## [Quoted text]
==*==
There is no obligation to make Optional Investments
at any time, and the amount of such investments may vary from time to time
within the foregoing limits.
Employees of the Company, after enrollment in the Plan may, in addition to
Optional Investments, make monthly investments through payroll withholdings, for
the purchase of Common Stock under the Plan in the minimum amount of $10 per
week, up to a maximum amount of $500 per month ("Employee Investment").
Employees are not required to make the $100 Initial Investment.
In no event, however, can the aggregate of a Participant's Plan investments
exceed $150,000 annually.
All payroll withholdings for Employee Investments will be made and
submitted to the Administrator for investment on the first practicable Purchase
Date following submission by Employees of the Employee Form, as described above
under the caption "Enrollment Procedures."
Cash received by the Administrator for purchases of Common Stock on or
before the last business day prior to the next Purchase Date will be applied for
purchases of Common Stock as described above under the caption "Purchase Date".
Cash received after that date will be held by the Administrator for purchases to
be made on the next Purchase Date. No interest will be paid on payments received
for purchases and held pending investment by the Administrator.
==*==
## [Work to complete]
A: Print the passage of the investment plan text starting at "Cash received by" and ending at "by the Administrator.".
B: Turn the lines of the rows starting at the line that contains "Evaluating (69,235), (196,280), (507,335), which" and ending at the line that contains "6.97 metres" into a JSON list of strings, one string per line, with blank lines left out.

Spatial relation data:
==*==
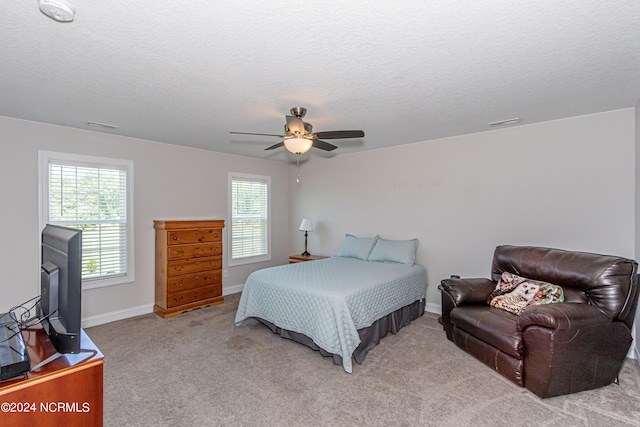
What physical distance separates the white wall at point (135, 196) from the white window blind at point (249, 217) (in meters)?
0.17

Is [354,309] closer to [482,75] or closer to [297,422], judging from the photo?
[297,422]

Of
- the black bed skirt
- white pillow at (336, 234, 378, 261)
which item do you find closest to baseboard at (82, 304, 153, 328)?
the black bed skirt

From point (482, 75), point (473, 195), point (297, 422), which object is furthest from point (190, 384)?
point (473, 195)

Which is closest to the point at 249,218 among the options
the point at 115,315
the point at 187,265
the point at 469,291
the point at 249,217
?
the point at 249,217

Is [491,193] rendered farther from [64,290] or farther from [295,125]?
[64,290]

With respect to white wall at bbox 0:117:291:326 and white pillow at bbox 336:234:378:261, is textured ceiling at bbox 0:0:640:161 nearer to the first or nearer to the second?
white wall at bbox 0:117:291:326

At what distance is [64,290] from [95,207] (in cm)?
303

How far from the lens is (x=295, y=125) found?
280 centimetres

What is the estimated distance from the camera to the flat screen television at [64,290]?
137 cm

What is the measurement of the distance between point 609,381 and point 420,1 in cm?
316

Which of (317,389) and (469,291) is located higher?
(469,291)

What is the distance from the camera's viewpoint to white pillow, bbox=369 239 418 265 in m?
4.34

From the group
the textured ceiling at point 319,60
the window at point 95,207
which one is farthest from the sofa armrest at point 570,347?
the window at point 95,207

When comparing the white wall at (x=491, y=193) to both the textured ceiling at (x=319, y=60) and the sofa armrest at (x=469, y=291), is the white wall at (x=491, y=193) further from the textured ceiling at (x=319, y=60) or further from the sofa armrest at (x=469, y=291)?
the sofa armrest at (x=469, y=291)
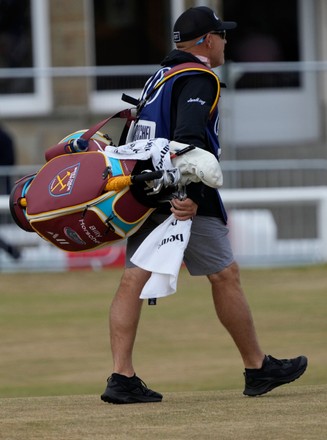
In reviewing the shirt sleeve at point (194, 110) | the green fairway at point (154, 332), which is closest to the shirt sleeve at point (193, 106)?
the shirt sleeve at point (194, 110)

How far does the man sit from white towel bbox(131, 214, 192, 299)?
2.9 inches

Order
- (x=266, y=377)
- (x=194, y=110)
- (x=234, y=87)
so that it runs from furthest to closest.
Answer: (x=234, y=87), (x=266, y=377), (x=194, y=110)

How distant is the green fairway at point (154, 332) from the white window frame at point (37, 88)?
2922 millimetres

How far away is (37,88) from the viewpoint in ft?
52.4

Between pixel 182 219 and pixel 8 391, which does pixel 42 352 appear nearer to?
pixel 8 391

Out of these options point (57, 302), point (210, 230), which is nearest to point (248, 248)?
point (57, 302)

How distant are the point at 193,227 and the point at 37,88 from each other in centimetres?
963

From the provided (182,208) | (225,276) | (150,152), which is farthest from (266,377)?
(150,152)

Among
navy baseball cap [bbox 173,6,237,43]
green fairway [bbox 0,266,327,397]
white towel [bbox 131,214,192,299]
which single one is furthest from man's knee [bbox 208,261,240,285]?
green fairway [bbox 0,266,327,397]

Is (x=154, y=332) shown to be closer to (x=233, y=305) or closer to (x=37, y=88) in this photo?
(x=233, y=305)

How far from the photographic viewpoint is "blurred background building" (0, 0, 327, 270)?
1463 cm

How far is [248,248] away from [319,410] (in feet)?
26.9

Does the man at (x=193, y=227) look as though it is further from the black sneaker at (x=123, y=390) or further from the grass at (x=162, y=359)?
the grass at (x=162, y=359)

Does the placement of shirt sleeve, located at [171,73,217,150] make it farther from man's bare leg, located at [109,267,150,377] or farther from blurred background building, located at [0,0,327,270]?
blurred background building, located at [0,0,327,270]
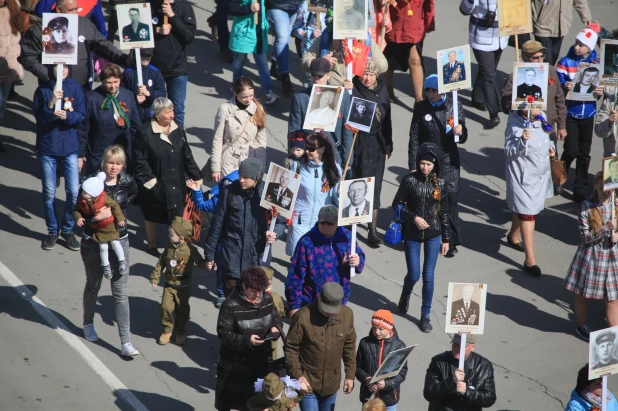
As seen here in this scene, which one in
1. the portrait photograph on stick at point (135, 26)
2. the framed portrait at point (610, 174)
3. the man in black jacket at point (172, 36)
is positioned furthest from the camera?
the man in black jacket at point (172, 36)

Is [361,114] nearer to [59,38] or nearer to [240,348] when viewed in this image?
[59,38]

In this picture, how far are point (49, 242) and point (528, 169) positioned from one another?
5397mm

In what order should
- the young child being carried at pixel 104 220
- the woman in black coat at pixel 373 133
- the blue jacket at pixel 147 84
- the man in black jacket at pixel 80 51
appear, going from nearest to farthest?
the young child being carried at pixel 104 220 → the man in black jacket at pixel 80 51 → the woman in black coat at pixel 373 133 → the blue jacket at pixel 147 84

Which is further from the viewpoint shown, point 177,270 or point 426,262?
point 426,262

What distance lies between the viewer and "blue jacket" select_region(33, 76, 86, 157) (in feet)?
34.8

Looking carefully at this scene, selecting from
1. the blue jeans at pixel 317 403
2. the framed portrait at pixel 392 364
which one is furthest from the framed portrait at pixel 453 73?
the blue jeans at pixel 317 403

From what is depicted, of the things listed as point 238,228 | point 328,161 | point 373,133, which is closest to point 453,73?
point 373,133

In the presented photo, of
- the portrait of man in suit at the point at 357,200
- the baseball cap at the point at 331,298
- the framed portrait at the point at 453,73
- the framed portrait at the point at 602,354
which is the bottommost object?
the framed portrait at the point at 602,354

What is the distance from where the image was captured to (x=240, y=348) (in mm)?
8023

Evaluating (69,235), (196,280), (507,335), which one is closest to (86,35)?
(69,235)

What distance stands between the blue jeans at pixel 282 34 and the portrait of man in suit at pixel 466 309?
6.97 metres

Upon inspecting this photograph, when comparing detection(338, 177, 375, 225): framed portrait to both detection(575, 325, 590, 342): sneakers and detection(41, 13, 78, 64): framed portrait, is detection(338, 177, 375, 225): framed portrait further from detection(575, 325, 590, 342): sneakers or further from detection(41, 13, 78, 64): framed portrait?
detection(41, 13, 78, 64): framed portrait

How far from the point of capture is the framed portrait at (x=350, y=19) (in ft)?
38.4

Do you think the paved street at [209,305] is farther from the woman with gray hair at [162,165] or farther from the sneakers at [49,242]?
the woman with gray hair at [162,165]
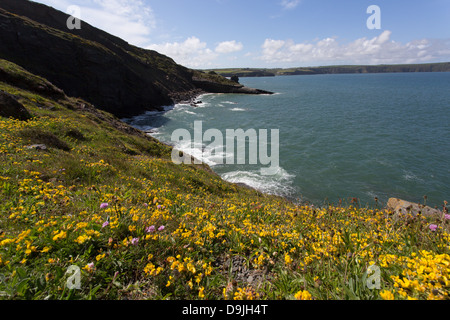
==*==
## [Completed exercise]
A:
Cash received by the Administrator for purchases of Common Stock on or
before the last business day prior to the next Purchase Date will be applied for
purchases of Common Stock as described above under the caption "Purchase Date".
Cash received after that date will be held by the Administrator for purchases to
be made on the next Purchase Date. No interest will be paid on payments received
for purchases and held pending investment by the Administrator.

B:
[
  "Evaluating (69,235), (196,280), (507,335), which one is closest to (86,35)?",
  "(69,235)",
  "What distance stands between the blue jeans at pixel 282 34 and the portrait of man in suit at pixel 466 309?",
  "6.97 metres"
]